昔見た映画の社交界のような色彩と、オードリーが大通りで小躍りしそうな音楽が流れている。
おばあがこしらえたような座布団。
手を挙げるとゆっくり近づいてくる、おじい。
そこには、あえてぶん殴ったみたいなレリック加工では出せない、本物の時のひび割れを感じる。

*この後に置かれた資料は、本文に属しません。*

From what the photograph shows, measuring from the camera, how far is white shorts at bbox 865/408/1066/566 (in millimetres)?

なにを隠そう、そのおじいこそ店のオーナーであり、バリスタ。
予想だけどたぶん合ってる。でなければこんなにエプロンが似合うわけがない。
バリスタとは不思議な言葉だ。
すごく洒落た響きなのに、うしろに「丼」とつけると途端にガツン飯に思えてくる。
メニューを開く。
世界中の珈琲豆の種類と解説が、珈琲豆みたいに散らばって書いてある。冗談抜きで、情報比率は豆が8割で食事メニューが2割だ。
「チーズハンバーグと、サラダと、」
豆知識をかき分けて僕は朗読する。
仕事をし始めてからめっきり痩せてしまったから、カロリーはもう気にする必要がない。
むしろ気になったのは時間の方だ。
オーダー終了時点で休憩時間はあと40分。
おじいが厨房にたどり着くころには、残り37分くらいになるだろう。
杞憂をよそに、料理は超速でやってきた。(おじいは遅い)
ひき肉を焼く工程を挟んだにしては異例のスピードだ。
ひょっとしてマルシンと雪印なんじゃないかと思わせる、フォルムと味。
たとえそうだとしても別に美味しいし、喫茶店で食べるそれらはきっと格別だ。
かじってみる。
すごく美味しい。
別にその必要もないのに、ナイフを使ってちびちびと食べていく。
最近、仕事には少しずつ慣れてきた。
ライティングより慣れない電話業務の比率が高くなって、仕方なく毎朝られりるれろらろとろれつを整えているのだけれど、手と口って全然違うものだとつくづく驚かされる。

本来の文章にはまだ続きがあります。